__DIRECTION__
Starting at the line with "From the image, would", transcribe each line through the final one, both included, and add nothing.

## BEGIN RECORDED INFORMATION

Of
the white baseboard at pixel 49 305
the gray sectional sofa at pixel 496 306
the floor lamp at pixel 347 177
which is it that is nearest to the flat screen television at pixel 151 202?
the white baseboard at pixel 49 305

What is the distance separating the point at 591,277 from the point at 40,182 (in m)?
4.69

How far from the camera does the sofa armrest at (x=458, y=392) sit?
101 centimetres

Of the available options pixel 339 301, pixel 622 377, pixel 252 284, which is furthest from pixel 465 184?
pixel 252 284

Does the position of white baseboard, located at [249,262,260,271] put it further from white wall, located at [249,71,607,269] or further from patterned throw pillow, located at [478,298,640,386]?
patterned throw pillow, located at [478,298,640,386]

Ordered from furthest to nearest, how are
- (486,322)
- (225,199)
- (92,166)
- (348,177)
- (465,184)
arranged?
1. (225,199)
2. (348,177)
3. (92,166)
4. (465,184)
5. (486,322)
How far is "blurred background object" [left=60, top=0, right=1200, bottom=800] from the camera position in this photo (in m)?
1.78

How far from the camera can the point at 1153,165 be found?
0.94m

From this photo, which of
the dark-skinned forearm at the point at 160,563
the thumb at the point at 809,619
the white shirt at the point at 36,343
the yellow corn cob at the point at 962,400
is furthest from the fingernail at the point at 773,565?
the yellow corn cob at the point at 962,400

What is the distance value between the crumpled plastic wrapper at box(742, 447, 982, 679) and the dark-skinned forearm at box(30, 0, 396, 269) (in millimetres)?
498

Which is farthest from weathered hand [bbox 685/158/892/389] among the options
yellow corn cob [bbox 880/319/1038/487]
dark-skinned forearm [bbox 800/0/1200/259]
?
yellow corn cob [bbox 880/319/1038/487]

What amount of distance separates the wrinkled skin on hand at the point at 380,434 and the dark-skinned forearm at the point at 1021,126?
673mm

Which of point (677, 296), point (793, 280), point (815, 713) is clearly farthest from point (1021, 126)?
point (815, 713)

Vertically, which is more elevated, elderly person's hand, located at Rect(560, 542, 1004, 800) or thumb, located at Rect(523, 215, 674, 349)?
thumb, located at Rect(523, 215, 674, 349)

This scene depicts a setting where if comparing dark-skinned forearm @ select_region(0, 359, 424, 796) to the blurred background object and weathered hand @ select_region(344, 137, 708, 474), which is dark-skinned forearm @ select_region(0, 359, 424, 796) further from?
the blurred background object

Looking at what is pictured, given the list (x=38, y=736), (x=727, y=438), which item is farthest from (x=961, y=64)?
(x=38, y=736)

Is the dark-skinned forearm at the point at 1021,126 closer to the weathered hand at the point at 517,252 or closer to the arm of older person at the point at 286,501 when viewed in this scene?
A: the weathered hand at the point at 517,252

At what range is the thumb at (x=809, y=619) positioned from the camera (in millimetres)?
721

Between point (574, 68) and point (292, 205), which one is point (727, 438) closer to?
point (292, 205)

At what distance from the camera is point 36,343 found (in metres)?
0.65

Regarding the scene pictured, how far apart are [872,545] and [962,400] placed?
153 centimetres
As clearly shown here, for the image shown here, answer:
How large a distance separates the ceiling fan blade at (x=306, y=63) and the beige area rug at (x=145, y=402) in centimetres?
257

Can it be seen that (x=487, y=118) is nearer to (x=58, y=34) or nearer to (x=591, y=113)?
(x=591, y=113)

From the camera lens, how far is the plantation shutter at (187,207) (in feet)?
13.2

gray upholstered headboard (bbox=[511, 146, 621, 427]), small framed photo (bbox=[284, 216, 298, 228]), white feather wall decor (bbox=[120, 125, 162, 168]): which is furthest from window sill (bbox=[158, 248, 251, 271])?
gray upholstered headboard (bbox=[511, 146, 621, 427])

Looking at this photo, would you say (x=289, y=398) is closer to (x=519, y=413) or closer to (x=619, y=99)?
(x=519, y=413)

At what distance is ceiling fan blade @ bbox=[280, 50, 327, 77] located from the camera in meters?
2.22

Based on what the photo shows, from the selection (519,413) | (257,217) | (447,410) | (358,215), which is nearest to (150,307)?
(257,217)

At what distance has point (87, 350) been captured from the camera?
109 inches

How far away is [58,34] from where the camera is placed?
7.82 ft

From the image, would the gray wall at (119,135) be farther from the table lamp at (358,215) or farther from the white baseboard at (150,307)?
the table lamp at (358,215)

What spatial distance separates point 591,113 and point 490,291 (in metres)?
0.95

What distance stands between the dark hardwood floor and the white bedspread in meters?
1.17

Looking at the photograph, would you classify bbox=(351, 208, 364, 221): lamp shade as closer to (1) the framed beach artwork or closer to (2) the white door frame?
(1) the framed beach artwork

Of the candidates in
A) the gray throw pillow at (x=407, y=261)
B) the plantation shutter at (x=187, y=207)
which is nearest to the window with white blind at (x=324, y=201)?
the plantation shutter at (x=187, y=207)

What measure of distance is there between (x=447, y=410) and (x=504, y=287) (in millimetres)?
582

## END RECORDED INFORMATION

__ANSWER TO THIS PROBLEM__
From the image, would the gray wall at (119,135) be farther from the table lamp at (358,215) or farther from the white baseboard at (150,307)?
the table lamp at (358,215)

What spatial distance separates point 591,113 and point 490,291 (in metres)?
0.95

What distance stands between the dark hardwood floor and the white bedspread in meters?
1.17

Looking at the photograph, would you classify bbox=(351, 208, 364, 221): lamp shade as closer to (1) the framed beach artwork or closer to (2) the white door frame?
(1) the framed beach artwork

Of the candidates in
A) the gray throw pillow at (x=407, y=261)
B) the plantation shutter at (x=187, y=207)
which is nearest to the window with white blind at (x=324, y=201)?
the plantation shutter at (x=187, y=207)

What measure of distance is there between (x=447, y=410) and (x=504, y=287) (in millimetres)?
582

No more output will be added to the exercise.